-
Notifications
You must be signed in to change notification settings - Fork 135
Additional format support for the Python Libraries, Google Summer of Code 2019
SPDX is an open standard for conveying components, licenses and copyrights information of software in a human-and-machine readable, unambiguous way.
SPDX community has developed some collaterals such as the SPDX specification, programing languages tools, among others.
As part of the programing languages tools, there is a Python tool that allows its users to write and read SPDX documents represented in two formats: RDF/XML and tag/value.
This Google Summer of Code 2019 project consists in extending the format support to include JSON, YAML and XML formats.
The eventual wide range of formats to interchange SPDX documents will make easy and painless their adoption because they would fit more and more development communities habits and guidelines.
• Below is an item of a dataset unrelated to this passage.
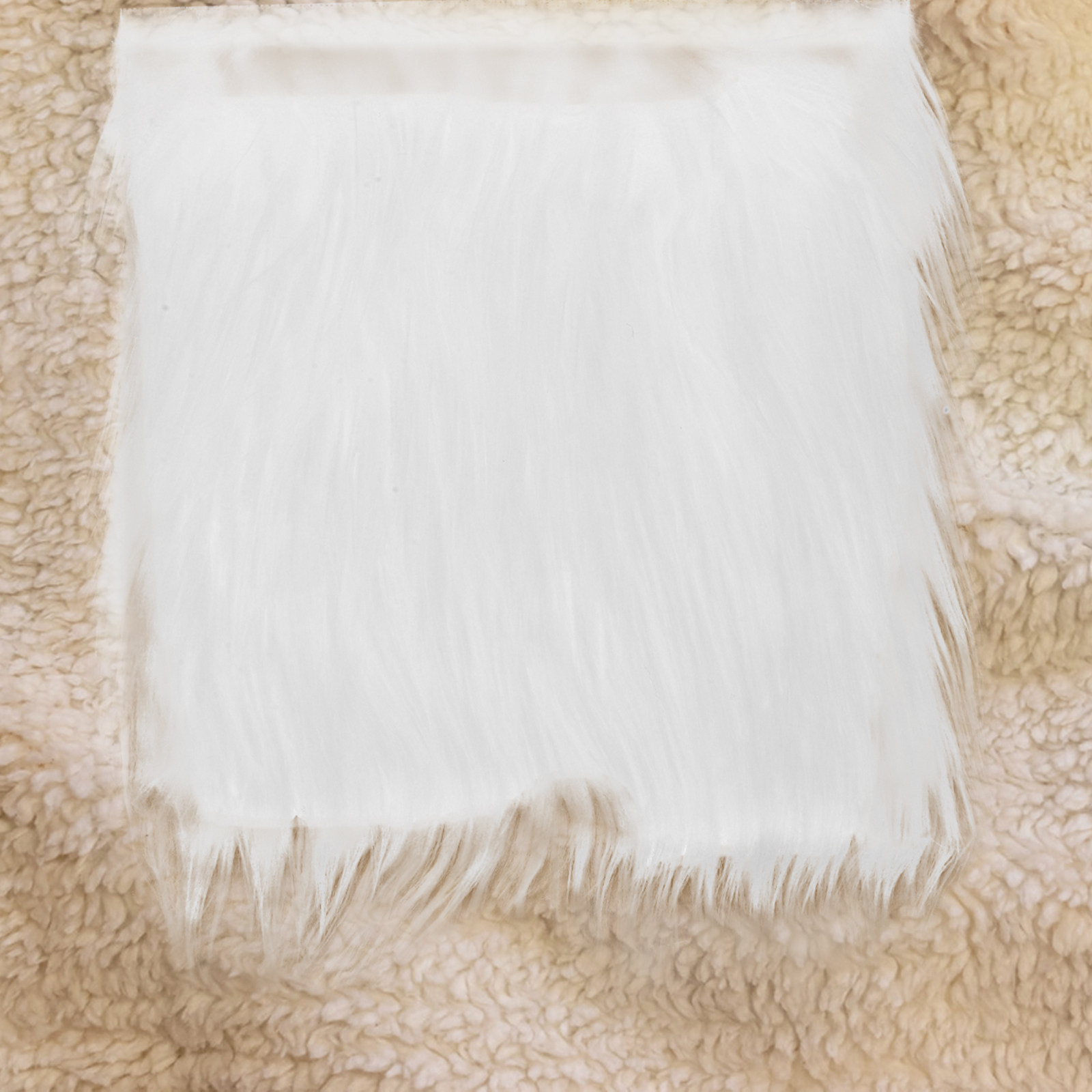 2Pcs Square Long Hair Faux Fab - Sewing And Textile review and price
This will help to spread the standard, leading SPDX to reach its goals.
To achieve the project goals, three main components had to be implemented: parsers, builders and writers. Since this project consisted in extending an already available capability (parsing and creating SPDX documents), every piece of code was intended to fit the established code styles.
Parsers are responsible for taking the information from format-specific files and doing some shallow validations, such as presence or absence of required fields.
After parsers have done their job, the parsed information is passed into the builders, which are responsible for doing deeper validations, such as verifying the correctness of the field formats, the building order, etc; and finally storing all the information in the library models.
In the other direction of the process, writers are responsible for taking SPDX document information from this library models and eventually creating a format-specific file with that information in it.
Parsers were created from scratch and it was needed just one set of them to be able to parse JSON, YAML and XML. To handle the new three formats, specific-format interfaces were created to load the files using the more suitable library for it (json
Python module, PyYAML
or xmltodict
). After the file is load that way, all the information have the same structure regardless it comes from JSON, YAML or XML, so it can be handled the same way.
Writers were created the same way. The information from models is stored so that it has the same representation and then the format-specific library is responsible for creating the file.
Since builders do not differ much across formats, a lot of legacy code was reused by inheritance.
There are several examples that show the new parsing and creating capabilities on action.
Related Pull Request: https://github.com/spdx/tools-python/pull/96
Besides the main project tasks, some additional work was done: adding full license expression support, and legacy bugs fixing. Here it is a summary.
This library lacks the capability to parse complex license expressions. It is just posible to parse expressions with a unique operator (AND
or OR
), but not any combination of them or WITH
exceptions.
This additional work consists in integrating the license-expression library to add full support for license expressions. This work is not finished yet.
Related Pull Request: https://github.com/spdx/tools-python/pull/111
Several legacy bugs and issues were encountered while working on the project and they were fixed, not just to enable the project development, but also to make the spdx-tools even better. The following is a list of them.
The list of extracted licenses contained duplicate objects when they came from RDF documents. Extracted licenses were being added as many times as they were encountered in other license types, such as concluded or declared licenses. Now extracted liceses are parsed and added only once, when the extracted licenses document section is parsed.
Related issue: https://github.com/spdx/tools-python/issues/97
Related Pull Request: https://github.com/spdx/tools-python/pull/98
Due to an explicit creation of a Version
object in a default paramenter method, Version
fields that are supposed to be integers, were being stored as strings, causing problems in type-sensitive formats, such as JSON. Now that Version
object is created with the suitable method to handle string-like integers.
Related issue: https://github.com/spdx/tools-python/issues/102
Related Pull Request: https://github.com/spdx/tools-python/pull/103
When parsing RDF documents, some fields were being stored as rdflib
(library used to parse RDF files) objects. This was causing difficulties when converting from RDF to other formats. Now all information from RDF files is stored as Python types or this library models.
Related issue: https://github.com/spdx/tools-python/issues/91
Related Pull Request: https://github.com/spdx/tools-python/pull/110
RDF parsers do not handle the projectUri
field, which is part of the artifactOf
section and writers do not even write the whole artifactOf
section. This work is not finished yet.
Related issue: https://github.com/spdx/tools-python/issues/104
Related Pull Request: https://github.com/spdx/tools-python/pull/115
Some of the pull requests linked above have been already merged and some others are expected to be merged after the Google Summer of Code 2019 ends.